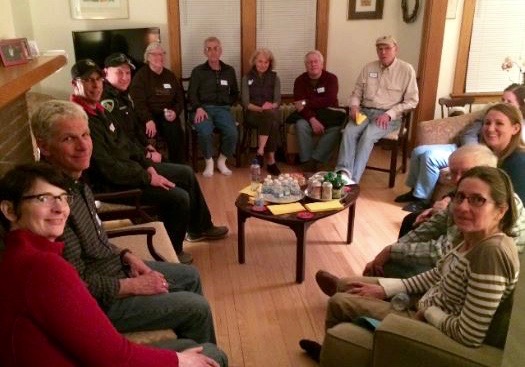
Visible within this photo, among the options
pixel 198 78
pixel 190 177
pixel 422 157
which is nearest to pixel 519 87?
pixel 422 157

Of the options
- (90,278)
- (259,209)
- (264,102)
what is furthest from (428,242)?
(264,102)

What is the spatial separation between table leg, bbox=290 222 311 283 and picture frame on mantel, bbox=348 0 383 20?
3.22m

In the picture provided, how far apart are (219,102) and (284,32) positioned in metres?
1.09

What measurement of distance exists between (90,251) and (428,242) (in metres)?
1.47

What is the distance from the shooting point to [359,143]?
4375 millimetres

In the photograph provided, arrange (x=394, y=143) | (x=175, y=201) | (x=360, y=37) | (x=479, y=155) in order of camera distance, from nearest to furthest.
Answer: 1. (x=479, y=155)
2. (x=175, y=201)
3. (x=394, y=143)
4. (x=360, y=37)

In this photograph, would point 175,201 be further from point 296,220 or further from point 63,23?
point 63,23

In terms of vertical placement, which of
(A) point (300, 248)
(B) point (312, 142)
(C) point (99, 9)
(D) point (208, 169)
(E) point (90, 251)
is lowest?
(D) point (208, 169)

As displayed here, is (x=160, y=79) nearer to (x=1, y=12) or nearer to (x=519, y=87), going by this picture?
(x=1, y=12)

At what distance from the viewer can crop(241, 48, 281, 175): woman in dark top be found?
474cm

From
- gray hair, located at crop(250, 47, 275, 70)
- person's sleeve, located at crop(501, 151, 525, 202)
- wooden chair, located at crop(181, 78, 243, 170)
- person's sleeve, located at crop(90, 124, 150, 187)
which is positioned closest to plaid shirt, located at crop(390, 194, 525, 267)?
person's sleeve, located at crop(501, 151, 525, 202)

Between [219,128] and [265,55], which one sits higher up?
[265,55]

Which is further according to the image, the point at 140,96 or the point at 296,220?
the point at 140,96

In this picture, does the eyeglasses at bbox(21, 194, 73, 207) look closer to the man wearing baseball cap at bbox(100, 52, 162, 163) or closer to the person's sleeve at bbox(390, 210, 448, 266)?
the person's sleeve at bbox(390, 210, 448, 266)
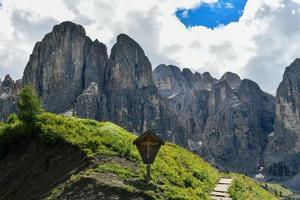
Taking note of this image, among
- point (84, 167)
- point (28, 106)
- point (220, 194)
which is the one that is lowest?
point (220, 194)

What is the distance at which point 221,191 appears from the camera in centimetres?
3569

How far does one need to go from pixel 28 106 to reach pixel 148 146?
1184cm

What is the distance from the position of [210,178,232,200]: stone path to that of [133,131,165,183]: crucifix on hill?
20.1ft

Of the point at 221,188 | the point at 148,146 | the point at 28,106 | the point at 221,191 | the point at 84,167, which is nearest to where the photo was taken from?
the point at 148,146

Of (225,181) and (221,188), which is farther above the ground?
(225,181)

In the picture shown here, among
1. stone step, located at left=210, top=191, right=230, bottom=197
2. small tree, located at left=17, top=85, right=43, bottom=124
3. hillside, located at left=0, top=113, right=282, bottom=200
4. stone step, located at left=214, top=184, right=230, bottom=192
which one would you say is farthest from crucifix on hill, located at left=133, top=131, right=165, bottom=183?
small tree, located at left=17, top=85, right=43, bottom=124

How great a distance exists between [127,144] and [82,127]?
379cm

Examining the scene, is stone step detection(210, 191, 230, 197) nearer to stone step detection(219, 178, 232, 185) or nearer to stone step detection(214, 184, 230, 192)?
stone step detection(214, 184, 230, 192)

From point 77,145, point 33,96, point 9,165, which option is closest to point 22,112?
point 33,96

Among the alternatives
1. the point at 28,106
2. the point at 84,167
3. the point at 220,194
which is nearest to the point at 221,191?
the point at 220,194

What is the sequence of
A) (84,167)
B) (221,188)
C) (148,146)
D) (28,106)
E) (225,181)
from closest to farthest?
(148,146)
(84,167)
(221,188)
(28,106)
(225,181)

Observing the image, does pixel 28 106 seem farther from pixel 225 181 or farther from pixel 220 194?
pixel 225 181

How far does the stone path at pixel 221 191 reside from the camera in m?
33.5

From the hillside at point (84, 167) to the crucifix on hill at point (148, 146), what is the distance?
--------------------
* **What you will do**: Can you express the records from the line with "Observing the image, does" up to and including the last line as a Markdown table with columns Row and Line, skipping blank lines?

* **Finished task**:
| Row | Line |
|---|---|
| 1 | Observing the image, does pixel 28 106 seem farther from pixel 225 181 or farther from pixel 220 194? |
| 2 | pixel 225 181 |
| 3 | How far does the stone path at pixel 221 191 reside from the camera in m? |
| 4 | 33.5 |
| 5 | From the hillside at point (84, 167) to the crucifix on hill at point (148, 146), what is the distance? |